George had been frightened since the moment he’d set foot on the chindi. The prospect of being hauled off somewhere on this cavernous ship, taken perhaps beyond the reach of rescue, had unsettled him far more than he’d allowed anyone to see. Or for that matter allowed himself to think about.

Hutch was right. Safety should have been his prime consideration. Stay alive. Unless one stays alive, everything else is irrelevant.

But the truth was, before this, George had never been forced to accept his own mortality. He’d never been ill, had never been in an accident, had never voluntarily risked his life. He wasn’t one of those idiots who thought attaching themselves to slings and jumping off skyways was fun. Consequently, the possibility of dying had always seemed remote. Death was something that happened to other people.

But the corridors of the chindi ran on forever. They trooped along. George and Tor consulted the map periodically. Yes, this was the chamber with the treetop home, and that was the museum. Absolutely. I’m sure this is Denmark Street. (Denmark-16 held, they believed, a site in which an excavation had collapsed and killed a group of archeologists. It was a kind of display within a display, archeologists themselves being dug up and placed under glass.) They hurried past an armory and a group of machines that manufactured leather goods.

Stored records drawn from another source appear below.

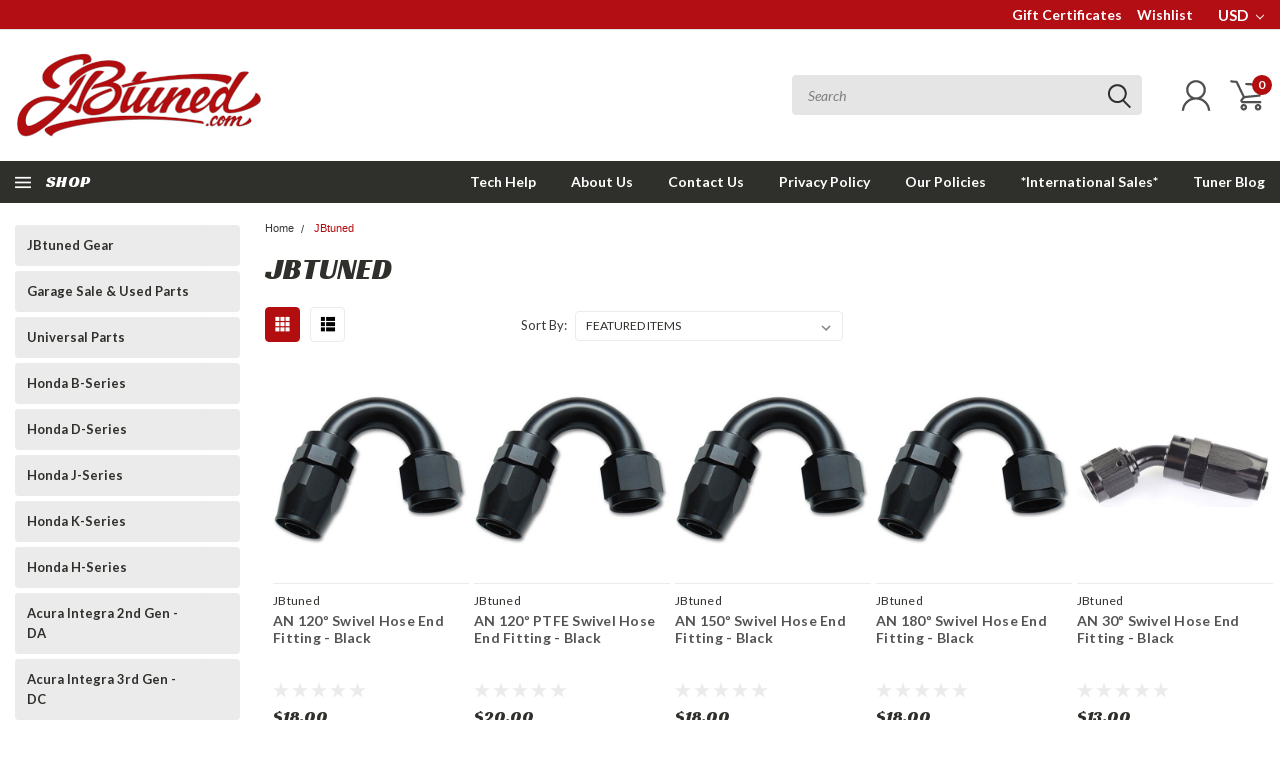

--- FILE ---
content_type: application/javascript; charset=UTF-8
request_url: https://cdn11.bigcommerce.com/s-ed681/stencil/8db325b0-4d82-013e-d4bc-5a44a92e77e7/e/5ce04c60-4d84-013e-80db-06132e7ac050/dist/theme-bundle.chunk.346.js
body_size: 173
content:
"use strict";(self.webpackChunkPinnacle=self.webpackChunkPinnacle||[]).push([[346],{965:(t,e,r)=>{r.r(e),r.d(e,{default:()=>u}),r(8132);var n=r(9076),o=r(7792),i=r(3270),c=r.n(i),a=r(1305),s=r(3228);function d(t,e){return d=Object.setPrototypeOf?Object.setPrototypeOf.bind():function(t,e){return t.__proto__=e,t},d(t,e)}var u=function(t){function e(){return t.apply(this,arguments)||this}var r,o;o=t,(r=e).prototype=Object.create(o.prototype),r.prototype.constructor=r,d(r,o);var i=e.prototype;return i.onReady=function(){(0,a.A)(this.context.urls),c()("#facetedSearch").length>0?this.initFacetedSearch():(this.onSortBySubmit=this.onSortBySubmit.bind(this),n.JL.on("sortBy-submitted",this.onSortBySubmit))},i.initFacetedSearch=function(){var t=c()("#product-listing-container"),e=c()("#faceted-search-container"),r={template:{productListing:"brand/product-listing",sidebar:"brand/sidebar"},config:{shop_by_brand:!0,brand:{products:{limit:this.context.brandProductsPerPage}}},showMore:"brand/show-more"};this.facetedSearch=new s.A(r,(function(r){t.html(r.productListing),e.html(r.sidebar),c()("body").triggerHandler("compareReset"),c()("html, body").animate({scrollTop:0},100)}))},e}(o.A)}}]);
//# sourceMappingURL=theme-bundle.chunk.346.js.map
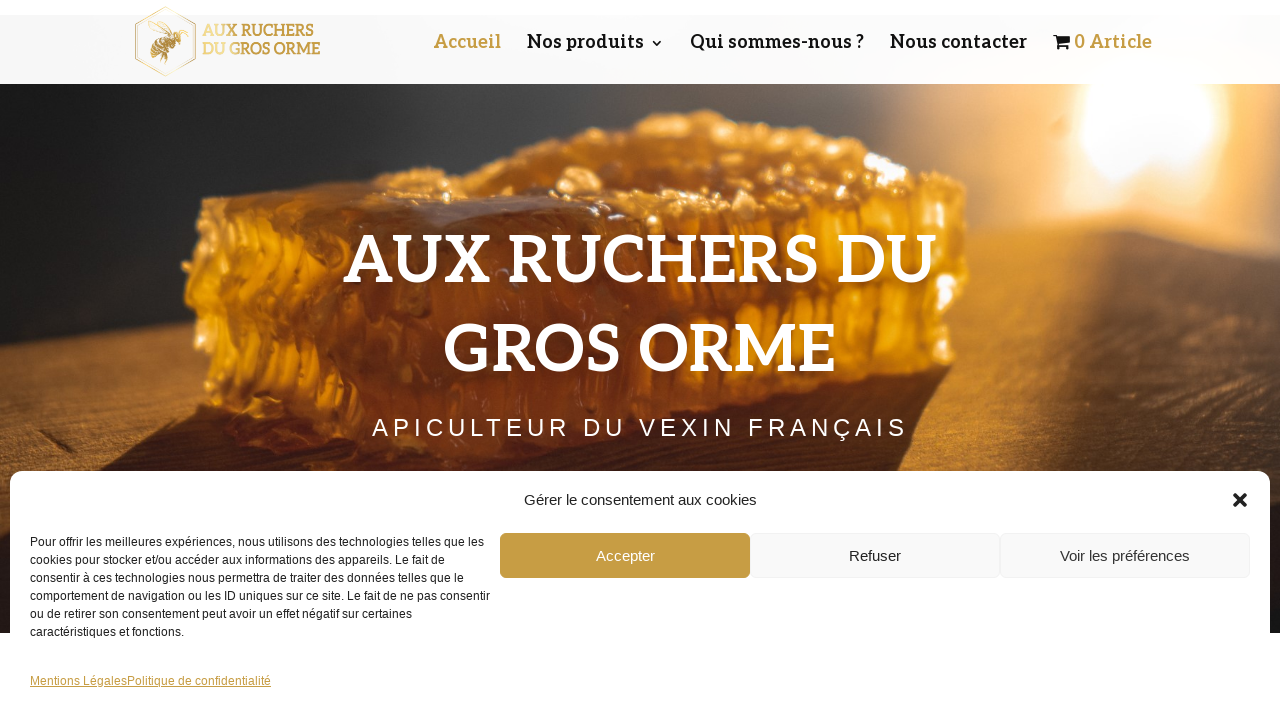

--- FILE ---
content_type: text/css
request_url: https://www.auxruchersdugrosorme.fr/wp-content/cache/wpfc-minified/r9adij5/7i5.css
body_size: 431
content:
.wdpDynamicValue p{
margin-bottom: 10px;
}
.wdpDynamicValue{
margin: 0px 0 20px 0;
width: 100%;
display: none;
}
.wdpHiddenPrice{
display: none;
} .wdpLoader{
display: inline-block;
}
.wdpLoader span {
animation: dot-keyframes 1.5s infinite ease-in-out;
background-color: #000;
border-radius: 10px;
display: inline-block;
height: 3px;
width: 3px;
margin: 2px  2px 0 2px;
}
.wdpLoader span:nth-child(2) {
animation-delay: .5s;
}
.wdpLoader span:nth-child(3) {
animation-delay: 1s;
}
.wdp_save_text{
margin-bottom: 25px;
}
@keyframes dot-keyframes {
0% {
opacity: .4;
transform: scale(1, 1);
}
50% {
opacity: 1;
transform: scale(1.2, 1.2);
}
100% {
opacity: .4;
transform: scale(1, 1);
}
}.wpmenucart-icon-shopping-cart-0:before{font-family:WPMenuCart;speak:none;font-style:normal;font-weight:400;display:inline;width:auto;height:auto;line-height:normal;text-decoration:inherit;-webkit-font-smoothing:antialiased;vertical-align:baseline;background-image:none;background-position:0 0;background-repeat:repeat;margin-top:0;margin-right:.25em}.wpmenucart-icon-shopping-cart-0:before{content:"\f07a"}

Occasionally one of them walked into a wall, or stumbled, or needed a moment to reorient. Alyx’s wristlamp failed, and they worried briefly that the power in her e-suit would also shut down. That had been known to happen. So they’d stopped and waited and held their breath, wondering what they could do if her warning lamps began blinking. But it didn’t happen, and they moved on.

Once, twice, they got lost. Left, right, or straight on? They disagreed, debated, consulted George’s map, which hadn’t been seen to properly. But they managed and pressed ahead.

George kept track of the time, watched it dwindle to an hour, then to forty minutes.

They got knocked off their feet again with just over a half hour left, and he went down hard and banged his jaw on the floor. Bit his tongue in the process and had to be helped to his feet.

“You okay?” asked Alyx, looking at him solicitously.

He loved Alyx. The whole world loved Alyx, of course, but that was make-believe. He was one of the relatively few who really knew her.

He patted her on the head, a gesture which brought a frown.

There were no robots abroad. Another indication that the chindi was getting ready to leave orbit.

They passed the Ditch.

“I wonder,” she said, “if my handkerchief is still bobbing around in there?”

And they were thrown down once more. This was different, though. It wasn’t simply a burst, but rather a sustained firing. It was much harder to get up this time, even with help, and he found he had to lean forward to keep his balance. It was like walking up a steep hill.